Three students will make their way south from Bark River-Harris, a K-12 school near Escanaba in the Upper Peninsula. They’ll make the eight-hour trek with their music teacher, Jenny Sylak, ’10, who has a unique perspective of the festival.

“I’ve been there since the beginning. I was a student worker and I got to work the first festival,” she says. “Seeing the types of students who come and their abilities, and hearing from the teachers and being able to perform, it’s insane, the level of quality.”

At the same time, she adds, “it doesn’t make those less accomplished feel alienated. It’s nice the way they split it up—my students either can compete or have the option not to compete and listen to other performances and still receive training.”

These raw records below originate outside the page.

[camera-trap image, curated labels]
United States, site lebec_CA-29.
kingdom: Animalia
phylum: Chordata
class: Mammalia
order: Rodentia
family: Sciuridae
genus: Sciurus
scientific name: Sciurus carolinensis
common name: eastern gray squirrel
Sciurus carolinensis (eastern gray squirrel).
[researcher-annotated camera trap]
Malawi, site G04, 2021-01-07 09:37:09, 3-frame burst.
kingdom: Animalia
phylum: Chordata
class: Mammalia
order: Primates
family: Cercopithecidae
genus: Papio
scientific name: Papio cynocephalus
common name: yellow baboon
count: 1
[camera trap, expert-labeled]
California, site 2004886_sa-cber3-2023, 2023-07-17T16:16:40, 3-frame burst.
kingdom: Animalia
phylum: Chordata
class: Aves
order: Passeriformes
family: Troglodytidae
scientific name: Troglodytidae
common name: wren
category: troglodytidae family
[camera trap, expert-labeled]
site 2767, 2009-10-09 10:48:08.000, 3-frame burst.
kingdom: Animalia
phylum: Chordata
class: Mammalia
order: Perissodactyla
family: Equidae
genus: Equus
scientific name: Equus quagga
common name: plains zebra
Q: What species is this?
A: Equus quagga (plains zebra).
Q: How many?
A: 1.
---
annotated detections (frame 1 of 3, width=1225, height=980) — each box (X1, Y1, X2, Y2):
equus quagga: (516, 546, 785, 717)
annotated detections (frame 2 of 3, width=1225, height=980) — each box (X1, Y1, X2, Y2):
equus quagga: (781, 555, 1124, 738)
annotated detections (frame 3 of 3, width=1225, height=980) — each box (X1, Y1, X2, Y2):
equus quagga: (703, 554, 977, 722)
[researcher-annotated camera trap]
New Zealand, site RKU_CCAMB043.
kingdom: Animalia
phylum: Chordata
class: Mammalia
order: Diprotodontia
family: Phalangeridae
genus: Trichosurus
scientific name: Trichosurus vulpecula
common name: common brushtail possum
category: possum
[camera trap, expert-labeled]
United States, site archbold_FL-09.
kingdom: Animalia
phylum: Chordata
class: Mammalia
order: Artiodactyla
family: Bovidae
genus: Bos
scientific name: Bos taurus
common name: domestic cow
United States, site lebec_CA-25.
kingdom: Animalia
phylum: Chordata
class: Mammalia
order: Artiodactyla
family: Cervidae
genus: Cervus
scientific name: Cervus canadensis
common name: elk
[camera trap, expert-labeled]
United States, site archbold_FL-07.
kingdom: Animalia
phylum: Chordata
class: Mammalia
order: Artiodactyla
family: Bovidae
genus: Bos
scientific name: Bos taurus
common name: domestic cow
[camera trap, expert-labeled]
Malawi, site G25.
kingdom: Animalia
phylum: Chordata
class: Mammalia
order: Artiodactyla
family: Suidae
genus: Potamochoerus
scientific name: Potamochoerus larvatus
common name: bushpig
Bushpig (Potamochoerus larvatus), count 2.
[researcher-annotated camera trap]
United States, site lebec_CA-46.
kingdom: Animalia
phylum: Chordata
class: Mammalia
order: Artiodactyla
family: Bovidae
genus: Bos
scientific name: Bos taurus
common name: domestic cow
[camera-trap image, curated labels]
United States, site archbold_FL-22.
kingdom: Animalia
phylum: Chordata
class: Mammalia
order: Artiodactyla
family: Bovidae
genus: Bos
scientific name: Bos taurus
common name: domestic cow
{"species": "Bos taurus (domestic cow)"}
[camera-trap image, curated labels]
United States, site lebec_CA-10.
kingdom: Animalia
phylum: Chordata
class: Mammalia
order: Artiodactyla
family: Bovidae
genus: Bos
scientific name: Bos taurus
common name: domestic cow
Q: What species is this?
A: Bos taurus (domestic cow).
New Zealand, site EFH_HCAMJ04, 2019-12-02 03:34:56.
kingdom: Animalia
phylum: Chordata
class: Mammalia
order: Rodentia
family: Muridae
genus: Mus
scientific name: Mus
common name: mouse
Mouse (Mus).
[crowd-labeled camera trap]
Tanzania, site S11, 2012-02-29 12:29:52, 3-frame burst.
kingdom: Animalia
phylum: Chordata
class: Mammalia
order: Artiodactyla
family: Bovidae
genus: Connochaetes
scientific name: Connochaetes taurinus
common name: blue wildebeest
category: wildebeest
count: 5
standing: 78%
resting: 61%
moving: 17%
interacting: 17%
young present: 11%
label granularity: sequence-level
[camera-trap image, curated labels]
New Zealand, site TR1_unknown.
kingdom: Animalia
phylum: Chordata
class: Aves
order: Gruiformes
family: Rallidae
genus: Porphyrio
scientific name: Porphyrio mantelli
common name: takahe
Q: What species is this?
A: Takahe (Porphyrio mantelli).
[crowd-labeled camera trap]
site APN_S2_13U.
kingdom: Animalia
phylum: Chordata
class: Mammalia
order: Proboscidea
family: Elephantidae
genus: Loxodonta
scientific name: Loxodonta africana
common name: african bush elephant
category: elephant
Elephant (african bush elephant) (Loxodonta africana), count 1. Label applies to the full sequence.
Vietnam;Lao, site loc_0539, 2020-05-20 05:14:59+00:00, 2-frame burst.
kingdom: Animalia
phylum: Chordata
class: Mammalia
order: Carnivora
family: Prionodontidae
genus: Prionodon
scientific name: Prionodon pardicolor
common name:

One person who has been impacted by Sylak’s trips back to Albion is Alyson Barra, ’18, whom Abbott calls his first “grand-student” (given Sylak was Jensen-Abbott's student). Barra was planning to attend—and in fact had enrolled—at another institution not far from Albion but reconsidered after a campus visit and a master class with the Abbotts.

“I came down here and I didn’t really know anything about Albion before. It was the personal attention, the smaller atmosphere,” says Barra, adding that an off-campus moment—a meal at Cascarelli’s downtown—particularly stood out. “There was a table of faculty and they said ‘Hi’ on their way out, and they remembered Jen. They were so excited to meet us.”

One of those professors was biology's Dale Kennedy, who is also director of the Prentiss M. Brown Honors Program. Barra is currently an honors student pursuing a general music and international studies double major as well as a Spanish minor.

‘A Seven-Year Story’

The festival was inspired by the memory of Vera Reed, an Albion resident and piano teacher who taught into her nineties and played even later in her life. That community angle has been celebrated the last few years several weeks prior to each festival with a progressive dinner and concert that begins in Goodrich Chapel, then moves on to several homes in Albion. Donations generated from the event go toward the festival’s prizes.

“The progressive dinner is a great social event now, where we bring back some of our past winners,” Abbott says. “It’s amazing how some of these people generously give. People just look forward to hearing [the concert].”

Of course, the same can be said for the festival itself.

“What started as a dream with Lia, we’ve really been pleased with how it’s gone,” Abbott says. “We bring back alums, students come and perform, everybody does it for free for the love of playing music.”

Along with the opportunity to play on one of two Blüthner concert grand pianos—provided by James Reeder Pianos of Lansing—and experience a master class and/or a private lesson, participants also receive a professional CD recording of their performance.

“Parents often say they don’t get this treatment in other competitions,” Abbott says. “So that tells me that maybe we’re doing something right here. It’s a seven-year story that has really grown.”